Aim of the exercise: Can you repeat the submission between "The right to free" and "that traditional arrangement.", inclusive, switching "free speech" to "freedom of expression"?

Supplied text:
━━━━━━━━

Publication of allegations of corrupt conduct made to the CMC
Crime and Corruption Commission
Policy and Research
GPO Box 3123 Brisbane Qld 4001
Email: publicisingallegations@ccc.qld.gov.au
Dear Sir/Madam
Publicising Allegations
We refer to the discussion paper on the publication of allegations of corrupt conduct made to the Crime and Corruption Commission.
Kindly accept this submission on behalf of the QCCL.
In a situation where there is an allegation made against a person of misconduct or a criminal nature there are usually four stages: the allegation, the investigation, the charge and the hearing.
The right to free speech and the right to a fair trial are two of the most cherished values in a civilised society. However, they can and do come into conflict. Traditionally under our legal system this conflict has been resolved by effectively prohibiting the disclosure of allegations against a person until they have reached a stage where there is sufficient evidence to support a charge. At that point limited publicity is permitted. And then full publicity occurs at the time of trial. We support that traditional arrangement.
Two reasons are traditionally given for this approach. The first is to protect the reputation of persons. Secondly to protect their right to a fair trial.

━━━━━━━━

Recorded information:

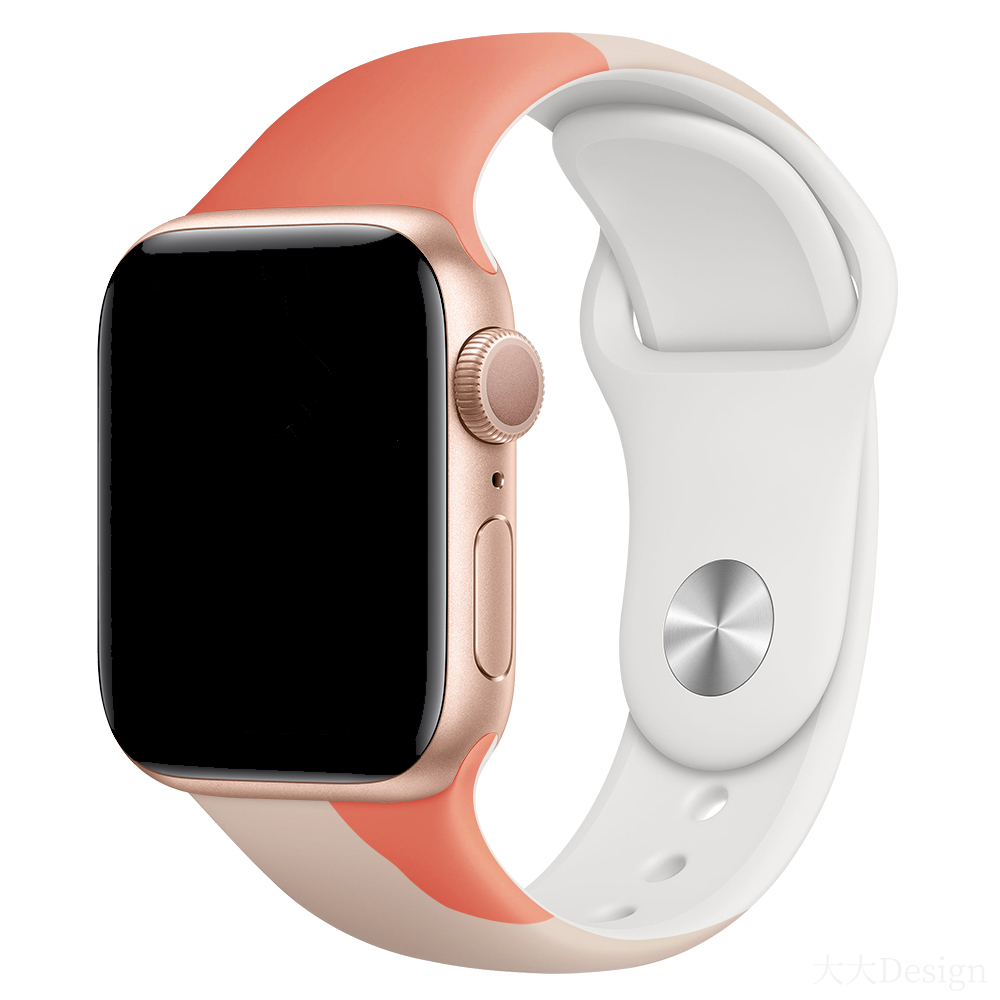 Bracelet sport Apple Watch - rose pamplemousse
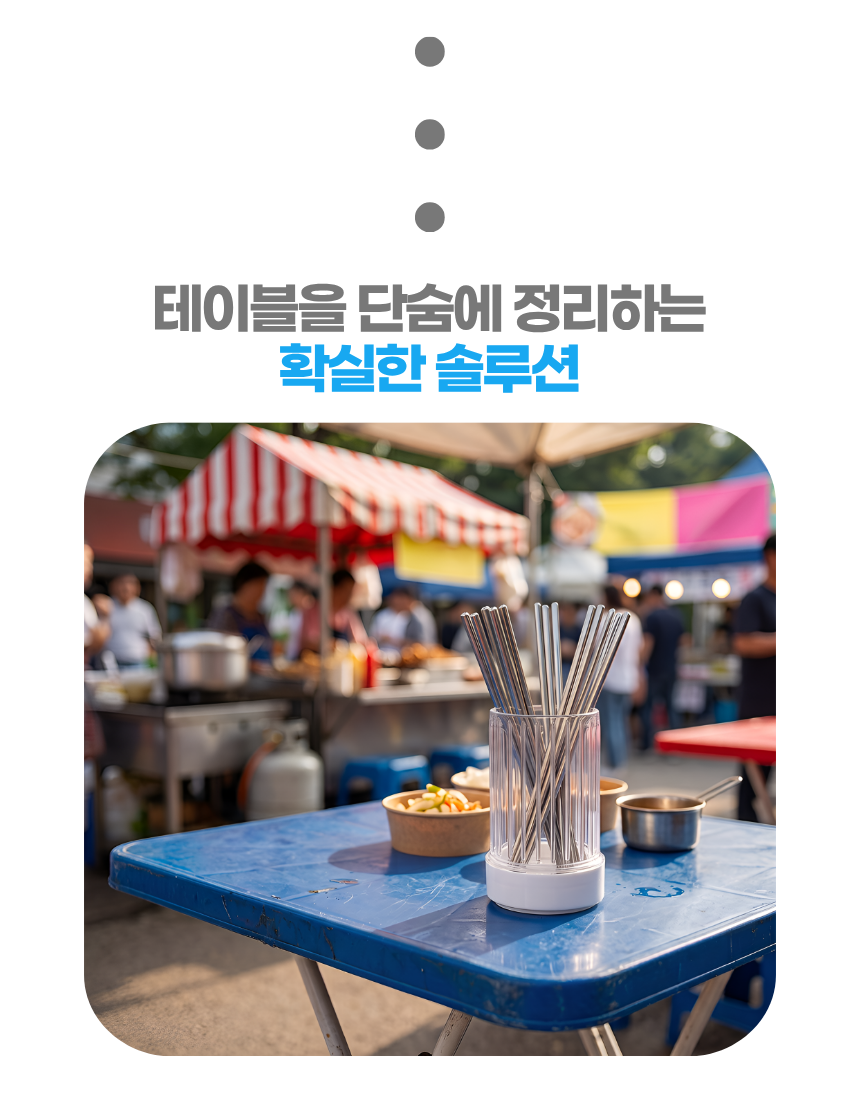 상세4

━━━━━━━━

Result for this task:
The right to freedom of expression and the right to a fair trial are two of the most cherished values in a civilised society. However, they can and do come into conflict. Traditionally under our legal system this conflict has been resolved by effectively prohibiting the disclosure of allegations against a person until they have reached a stage where there is sufficient evidence to support a charge. At that point limited publicity is permitted. And then full publicity occurs at the time of trial. We support that traditional arrangement.